MUSICA VIVA PRESENTS ZOFO: ‘ZOFOMOMA’ @ THE CITY RECITAL HALL

Above and featured images  : four-hands piano performers ZOFO.

Piano duet artists Eva-Maria Zimmermann and Keisuke Nakagoshi (ZOFO) made their Musica Viva and Australian debut with a unique and entertaining project. ZOFO commissioned fifteen new pieces for the piano four hands repertoire. In the sprawling yet slick multimedia presentation in the form of a medley of new works, ZOFO brought to life the fifteen musical responses of composers about the globe to a chosen artwork from their culture.

The resulting work, ZOFOMOMA, is varied and eclectic. As well as being an active anthology of music from living composers, it is a fine meditation on the possibilities of piano sound,, particularly the piano four hands sound. The juxtaposition of fifteen different cultures and countries in the swoop of one concert with no interval is an important one.

The delight of composers in searching for an appropriate piece of  modern art from their country and their passion in freely reacting musically to it for this project is obvious.

The comissioned composers relish in the chance to write for twenty fingers at the keyboard when the pianistic team is as athletic, unified, dramatic and able to welcome new effects as the global superstars ZOFO.

Eva-Maria and Keisuke present a visually stunning, highly physical performance at the keyboard. It is also a timbral and textural offering of much depth.

In this concert has the piano is situated below a large screen for projection of the artworks as the commissions are played.

The choreography of the piano duetists beside and around each other in every manner imaginable is quite amazing to watch. They comfortably blend their personal space, intertwining hands, arms and bodies as they unite on the same keyboard to deliver the new compositions.

This stage action and music resulting from composers exploiting the skills of this team is a truly inspiring excursion into painting with twenty-finger keyboard-orchestra colour.

ZOFO’s transitional walks between pieces to ponder the concert progress, the art just exhibited on screen  cleanse the visual and aural palette. The meanderings are as important as the featured works here. The promenades are just as well executed by the pair, whose stage presence and evocative flair is as successful as it is innate.

These interludes in the event structure have music for ten fingers only. At these times, different variations of a fragment from Mussorgsky’s famous ‘Promenade’ from Pictures at an Exhibition help one of the pianists shift from primo to secondo or treble to bass keyboard position and vice versa.

These nicely accompanied segues across the stage are unexpected at first. However, when ZOFO’s style of interlude here manipulates the well-known music the promenade music and routine becomes an anticipated part of the presented itself, prior to the next assault on a new duet work and each new cultural shift in the art and new music from fifteen different countries.

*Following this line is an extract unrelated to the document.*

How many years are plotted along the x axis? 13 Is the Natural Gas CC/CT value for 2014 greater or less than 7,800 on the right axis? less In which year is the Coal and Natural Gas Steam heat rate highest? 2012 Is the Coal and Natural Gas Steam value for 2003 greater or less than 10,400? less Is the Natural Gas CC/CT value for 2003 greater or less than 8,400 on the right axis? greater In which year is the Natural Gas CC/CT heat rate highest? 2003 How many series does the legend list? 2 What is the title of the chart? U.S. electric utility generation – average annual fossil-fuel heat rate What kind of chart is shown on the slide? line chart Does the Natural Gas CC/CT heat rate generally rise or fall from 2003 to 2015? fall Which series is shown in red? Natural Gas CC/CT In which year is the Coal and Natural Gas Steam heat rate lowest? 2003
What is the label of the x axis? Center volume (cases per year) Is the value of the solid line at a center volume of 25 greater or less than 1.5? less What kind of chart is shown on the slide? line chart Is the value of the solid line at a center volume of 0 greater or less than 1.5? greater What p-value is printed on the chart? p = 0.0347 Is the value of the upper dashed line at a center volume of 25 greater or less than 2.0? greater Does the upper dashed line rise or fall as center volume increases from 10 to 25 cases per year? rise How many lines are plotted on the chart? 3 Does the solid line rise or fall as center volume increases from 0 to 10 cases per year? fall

The fifteen works presented with their new ‘pictures at at exhibition’ music and artwork pairs were greatly varied. Throughout all segments of  this event, the consistency of mood or atmosphere and effective keyboard writing which the twenty fingers tackle see the duo move as the one super-pianist.

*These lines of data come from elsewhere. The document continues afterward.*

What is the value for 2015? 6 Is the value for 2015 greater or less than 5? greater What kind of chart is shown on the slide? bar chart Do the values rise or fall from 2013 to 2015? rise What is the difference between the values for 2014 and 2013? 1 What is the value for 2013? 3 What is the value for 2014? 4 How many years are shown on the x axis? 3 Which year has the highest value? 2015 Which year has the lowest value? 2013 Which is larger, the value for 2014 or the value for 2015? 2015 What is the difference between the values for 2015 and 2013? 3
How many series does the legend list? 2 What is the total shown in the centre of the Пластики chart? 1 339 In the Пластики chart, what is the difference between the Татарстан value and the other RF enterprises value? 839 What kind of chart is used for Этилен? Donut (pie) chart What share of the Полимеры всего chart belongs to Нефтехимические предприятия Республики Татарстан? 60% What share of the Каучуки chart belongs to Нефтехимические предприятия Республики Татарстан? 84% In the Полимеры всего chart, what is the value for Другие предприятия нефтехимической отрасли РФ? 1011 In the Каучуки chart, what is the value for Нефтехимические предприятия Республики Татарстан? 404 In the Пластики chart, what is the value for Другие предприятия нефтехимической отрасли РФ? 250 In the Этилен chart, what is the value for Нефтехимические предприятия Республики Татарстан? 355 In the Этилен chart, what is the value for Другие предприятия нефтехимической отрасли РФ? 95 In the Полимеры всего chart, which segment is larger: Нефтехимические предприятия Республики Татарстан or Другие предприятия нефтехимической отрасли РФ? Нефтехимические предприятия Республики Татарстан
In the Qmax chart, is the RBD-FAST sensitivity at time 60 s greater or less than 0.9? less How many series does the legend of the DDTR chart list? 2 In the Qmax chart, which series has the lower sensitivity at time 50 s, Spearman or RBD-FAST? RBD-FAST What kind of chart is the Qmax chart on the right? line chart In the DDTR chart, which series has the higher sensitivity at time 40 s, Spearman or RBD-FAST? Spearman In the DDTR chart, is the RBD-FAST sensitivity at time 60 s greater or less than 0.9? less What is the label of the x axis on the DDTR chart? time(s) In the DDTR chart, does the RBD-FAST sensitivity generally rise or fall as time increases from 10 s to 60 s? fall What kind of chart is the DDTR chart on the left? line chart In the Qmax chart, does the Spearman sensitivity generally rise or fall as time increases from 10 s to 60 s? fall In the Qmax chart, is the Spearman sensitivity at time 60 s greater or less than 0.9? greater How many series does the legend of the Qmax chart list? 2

The individual pieces are joyously different and are played with stunning sensitivity and virtuosity by the ZOFO musical machine.

Australian composer and Musica Viva Artistic Director Carl Vine composed the second piece in the sequence. This is an impressive showcase for piano duet. The exciting work has a painting from 1985 by Australian artist James Gleeson as its inspiration.

This piece, like many in the work, demands much of a piano duet on a technical and interpretative level to successfully draw it together. The duets written by Japan’s Kenji Oh and China’s Lei Liang were
highlights of the peaceful and calmer evocative end of the broad musical spectrum.

Above : ‘Sacred Peaks of Chichibu at Spring Dawn’ (1928) by Japanese artist Yokoyama Taikan, which inspired the piece by Japanese composer Kenji Oh.

These pieces, as individual as all of the fifteen, are performed with as much respect for their uniqueness as all commissioned works. They are based on nature and the artworks’  images of landscape use modern musical ecclecticism in the creation.

Notable amongst these two works are extended string techniques that see ZOFO just as comfortable inside the piano, plucking strings and dropping soft objects on them as they always are interlocked and working with great physicality at the keyboard proper.

Stamping, shouting and being accompanied taped sound are demanded of the pair at other times, and these interesting additions to keyboard playing are capably and confidently delivered.

Extracts of ZOFOMOMA can be viewed online in some of its multifaceted multimedia glory. However, the chance to experience this series of totally newly commissioned music and superior four-hands piano virtuosity live is an unforgettable one.

For this opportunity we must thank Musica Viva for bringing such artists and their innovative concert format to Australia.